**PROBLEM TO WORK ON:**
Copy out each line below verbatim, skipping any picture.

^^^^^^^^

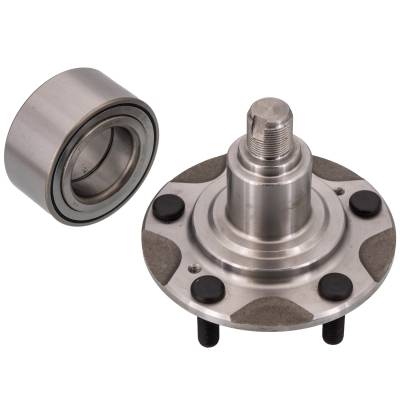 Rear Spindle Hub Assembly Compatible With 2000-2009 Honda S2000 Roadster Convertible Rwd Rear-Wheel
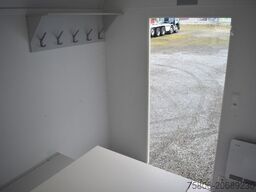  Rubag AT400 Bauwagen mobiles Büro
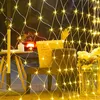 Lichternetz Außen 6X4m 672Leds Warmweiß Outdoor LED Produktbild-Vorschau 2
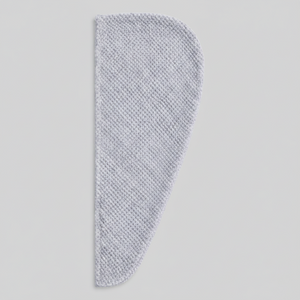 Microfiber Hair Towel Set | Fast-drying softness for frizz-free hair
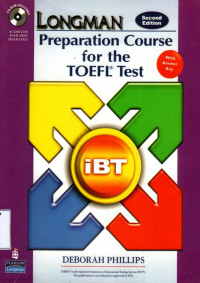 Longman Preparation Course For The Toefl Test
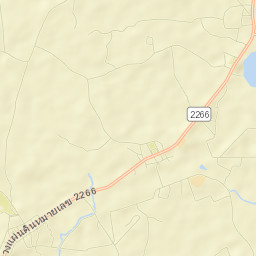 Amphoe Si Chiang Mai Street Map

^^^^^^^^

**YOUR RESPONSE:**
 Rear Spindle Hub Assembly Compatible With 2000-2009 Honda S2000 Roadster Convertible Rwd Rear-Wheel
  Rubag AT400 Bauwagen mobiles Büro
 Lichternetz Außen 6X4m 672Leds Warmweiß Outdoor LED Produktbild-Vorschau 2
 Microfiber Hair Towel Set | Fast-drying softness for frizz-free hair
 Longman Preparation Course For The Toefl Test
 Amphoe Si Chiang Mai Street Map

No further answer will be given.